::: Page extract
As the doors of planes landing at Beijing’s Capital International Airport open, teams of security officers and medical workers in hazmat suits take their positions – temperature guns at the ready.
One by one, passengers arriving from abroad are questioned, examined, swabbed and tested for COVID-19. Then they’re whisked off for two weeks of quarantine at a government facility.
“You might bring sickness,” officials tell them, as the arrivals are greeted as warily as the virus itself.
And for good reason. Airports are now the front line in China’s fight against coronavirus, the main defence against the so-called second wave of infections.
Over the past weeks, virtually all new cases – around 500 – have come from abroad, with just a handful of local infections, down to zero on some days. These are official numbers released by Beijing, questioned by some experts as overly positive for political propaganda purposes and dismissed by some Chinese who have noticed a decline in testing.
::::::
§ **Work to be completed**
Continue the report on Beijing's airport screening of arriving passengers, starting after its last sentence.
::: Information
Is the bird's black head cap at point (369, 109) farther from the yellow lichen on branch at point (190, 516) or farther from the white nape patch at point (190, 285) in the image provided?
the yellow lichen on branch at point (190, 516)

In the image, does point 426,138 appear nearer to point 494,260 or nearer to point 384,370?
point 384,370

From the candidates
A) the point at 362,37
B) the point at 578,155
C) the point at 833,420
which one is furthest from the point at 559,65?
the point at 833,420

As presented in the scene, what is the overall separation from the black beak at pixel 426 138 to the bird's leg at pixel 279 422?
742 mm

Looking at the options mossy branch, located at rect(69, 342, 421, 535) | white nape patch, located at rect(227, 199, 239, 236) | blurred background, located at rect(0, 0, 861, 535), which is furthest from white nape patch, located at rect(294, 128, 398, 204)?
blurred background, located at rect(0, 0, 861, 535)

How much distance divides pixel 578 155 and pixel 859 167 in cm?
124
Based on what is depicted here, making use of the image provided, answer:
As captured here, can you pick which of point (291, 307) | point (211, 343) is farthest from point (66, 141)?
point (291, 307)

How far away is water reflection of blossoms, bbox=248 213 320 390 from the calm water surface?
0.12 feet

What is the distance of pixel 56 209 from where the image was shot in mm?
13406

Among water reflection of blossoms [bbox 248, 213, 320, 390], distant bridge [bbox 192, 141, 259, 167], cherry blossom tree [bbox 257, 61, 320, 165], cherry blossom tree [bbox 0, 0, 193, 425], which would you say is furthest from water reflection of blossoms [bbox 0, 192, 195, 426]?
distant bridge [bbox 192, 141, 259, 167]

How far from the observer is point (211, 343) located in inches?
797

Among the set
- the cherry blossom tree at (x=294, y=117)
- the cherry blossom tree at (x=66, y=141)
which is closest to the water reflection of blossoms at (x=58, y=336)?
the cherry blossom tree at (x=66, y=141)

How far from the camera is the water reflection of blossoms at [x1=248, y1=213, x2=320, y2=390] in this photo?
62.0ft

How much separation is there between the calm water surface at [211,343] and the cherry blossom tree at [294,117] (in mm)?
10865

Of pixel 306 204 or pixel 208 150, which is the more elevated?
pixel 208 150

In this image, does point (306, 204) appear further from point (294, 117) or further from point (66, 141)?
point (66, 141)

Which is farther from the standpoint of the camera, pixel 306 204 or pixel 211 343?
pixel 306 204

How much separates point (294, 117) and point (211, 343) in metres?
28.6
::::::
§ **Answer box**
Still, they reflect China’s greatest fear: a return of the epidemic, bouncing back from Europe, the Middle East and North America, where infections are now almost five-fold greater. There are now 390,000 confirmed cases outside China versus 81,000 inside.
Since the coronavirus outbreak began, at least 3,285 people have died from it in China. In Italy, the current official death toll stands at 7,503 while in Spain it’s 4,089.
Wuhan quarantine to lift April 8
This second wave that is now occurring in China is a lesson for other countries that the battle against coronavirus might not result in a complete victory until it is eradicated everywhere.
On the streets of Beijing, the realization means returning Chinese and foreigners are treated with growing suspicion and increasingly avoided by locals. Many hotels won’t take bookings from non-Chinese.
“We must absolutely not let our guard down,” a 66 year-old man who called himself Mr. Cao told the Reuters news agency.
Echoing official statements, he said he worries about a rebound in infection numbers and said China must not “put to waste the achievements we’ve made and the battles we’ve won.”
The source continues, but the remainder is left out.